**Your assignment:** The output should consist solely of the lines running from the one that contains "File:Skirmish at Kraken Island.png" through the end of the records below, copied exactly.

Records drawn from a dataset
------

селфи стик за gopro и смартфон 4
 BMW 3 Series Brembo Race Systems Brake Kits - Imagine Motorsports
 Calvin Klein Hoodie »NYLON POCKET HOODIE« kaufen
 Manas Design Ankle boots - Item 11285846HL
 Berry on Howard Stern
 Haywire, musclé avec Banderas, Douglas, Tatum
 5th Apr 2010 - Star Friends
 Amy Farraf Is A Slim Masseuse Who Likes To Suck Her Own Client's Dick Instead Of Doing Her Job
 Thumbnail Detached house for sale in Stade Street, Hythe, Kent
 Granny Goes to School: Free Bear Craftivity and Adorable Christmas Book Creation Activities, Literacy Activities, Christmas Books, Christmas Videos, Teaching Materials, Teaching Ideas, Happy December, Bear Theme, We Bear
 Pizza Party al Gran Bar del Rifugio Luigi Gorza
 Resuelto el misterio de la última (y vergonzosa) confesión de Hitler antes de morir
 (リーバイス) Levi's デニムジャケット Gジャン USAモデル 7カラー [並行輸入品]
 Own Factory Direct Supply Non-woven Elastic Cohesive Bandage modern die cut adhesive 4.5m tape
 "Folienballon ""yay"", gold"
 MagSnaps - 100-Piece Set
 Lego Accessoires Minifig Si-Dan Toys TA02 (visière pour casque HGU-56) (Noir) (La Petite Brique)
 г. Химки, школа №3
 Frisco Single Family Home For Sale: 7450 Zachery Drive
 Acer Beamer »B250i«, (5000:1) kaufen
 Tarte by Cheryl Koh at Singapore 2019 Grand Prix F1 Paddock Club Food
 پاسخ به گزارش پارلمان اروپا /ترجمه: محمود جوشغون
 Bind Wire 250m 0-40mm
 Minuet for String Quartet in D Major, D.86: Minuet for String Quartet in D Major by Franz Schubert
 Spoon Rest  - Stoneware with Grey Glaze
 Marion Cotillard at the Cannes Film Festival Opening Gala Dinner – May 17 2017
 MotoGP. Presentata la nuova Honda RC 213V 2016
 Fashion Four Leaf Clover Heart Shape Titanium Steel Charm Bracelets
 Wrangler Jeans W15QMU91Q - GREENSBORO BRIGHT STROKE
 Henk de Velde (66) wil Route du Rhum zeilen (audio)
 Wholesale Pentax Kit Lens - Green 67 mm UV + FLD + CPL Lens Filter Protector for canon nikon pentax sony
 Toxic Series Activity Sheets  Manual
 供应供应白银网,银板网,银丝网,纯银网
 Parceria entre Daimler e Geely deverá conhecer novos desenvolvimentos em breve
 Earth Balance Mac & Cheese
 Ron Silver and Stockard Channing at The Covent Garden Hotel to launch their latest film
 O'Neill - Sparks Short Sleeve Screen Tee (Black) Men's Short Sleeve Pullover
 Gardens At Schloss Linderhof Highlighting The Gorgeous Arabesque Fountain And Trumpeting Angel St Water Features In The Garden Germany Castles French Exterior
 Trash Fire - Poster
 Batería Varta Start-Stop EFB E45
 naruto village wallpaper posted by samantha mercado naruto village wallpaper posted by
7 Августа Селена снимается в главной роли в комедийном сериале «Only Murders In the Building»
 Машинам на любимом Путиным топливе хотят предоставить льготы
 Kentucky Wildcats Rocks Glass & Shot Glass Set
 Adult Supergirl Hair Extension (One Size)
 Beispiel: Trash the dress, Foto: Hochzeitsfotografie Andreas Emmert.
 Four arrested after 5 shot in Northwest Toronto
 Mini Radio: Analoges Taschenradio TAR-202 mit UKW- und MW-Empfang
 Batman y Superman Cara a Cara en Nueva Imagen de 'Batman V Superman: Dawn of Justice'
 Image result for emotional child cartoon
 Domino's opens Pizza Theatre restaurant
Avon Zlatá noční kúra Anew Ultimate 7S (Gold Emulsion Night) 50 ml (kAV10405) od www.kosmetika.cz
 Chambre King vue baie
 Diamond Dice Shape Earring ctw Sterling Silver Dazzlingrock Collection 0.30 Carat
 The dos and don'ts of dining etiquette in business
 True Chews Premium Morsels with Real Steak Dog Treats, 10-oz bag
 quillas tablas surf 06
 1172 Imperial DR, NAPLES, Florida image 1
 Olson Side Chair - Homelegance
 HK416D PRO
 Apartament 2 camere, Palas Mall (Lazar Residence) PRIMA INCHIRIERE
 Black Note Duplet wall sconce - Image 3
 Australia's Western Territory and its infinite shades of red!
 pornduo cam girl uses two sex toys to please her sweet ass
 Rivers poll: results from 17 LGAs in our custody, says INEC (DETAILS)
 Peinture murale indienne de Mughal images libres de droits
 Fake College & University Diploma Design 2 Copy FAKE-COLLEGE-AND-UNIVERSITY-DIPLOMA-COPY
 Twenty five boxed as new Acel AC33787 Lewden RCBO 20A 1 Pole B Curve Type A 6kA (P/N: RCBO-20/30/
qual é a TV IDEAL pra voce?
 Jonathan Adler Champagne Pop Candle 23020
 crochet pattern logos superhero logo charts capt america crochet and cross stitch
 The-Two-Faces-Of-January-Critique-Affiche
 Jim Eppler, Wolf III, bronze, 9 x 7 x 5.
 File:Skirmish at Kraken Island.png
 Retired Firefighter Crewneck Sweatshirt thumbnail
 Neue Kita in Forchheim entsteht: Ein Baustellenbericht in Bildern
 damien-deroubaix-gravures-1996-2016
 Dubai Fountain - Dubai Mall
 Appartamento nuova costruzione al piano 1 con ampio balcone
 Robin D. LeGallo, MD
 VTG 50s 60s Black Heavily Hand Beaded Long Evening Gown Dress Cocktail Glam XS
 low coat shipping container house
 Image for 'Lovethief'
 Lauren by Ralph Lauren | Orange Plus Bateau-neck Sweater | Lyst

------

**Written reply:**
 File:Skirmish at Kraken Island.png
 Retired Firefighter Crewneck Sweatshirt thumbnail
 Neue Kita in Forchheim entsteht: Ein Baustellenbericht in Bildern
 damien-deroubaix-gravures-1996-2016
 Dubai Fountain - Dubai Mall
 Appartamento nuova costruzione al piano 1 con ampio balcone
 Robin D. LeGallo, MD
 VTG 50s 60s Black Heavily Hand Beaded Long Evening Gown Dress Cocktail Glam XS
 low coat shipping container house
 Image for 'Lovethief'
 Lauren by Ralph Lauren | Orange Plus Bateau-neck Sweater | Lyst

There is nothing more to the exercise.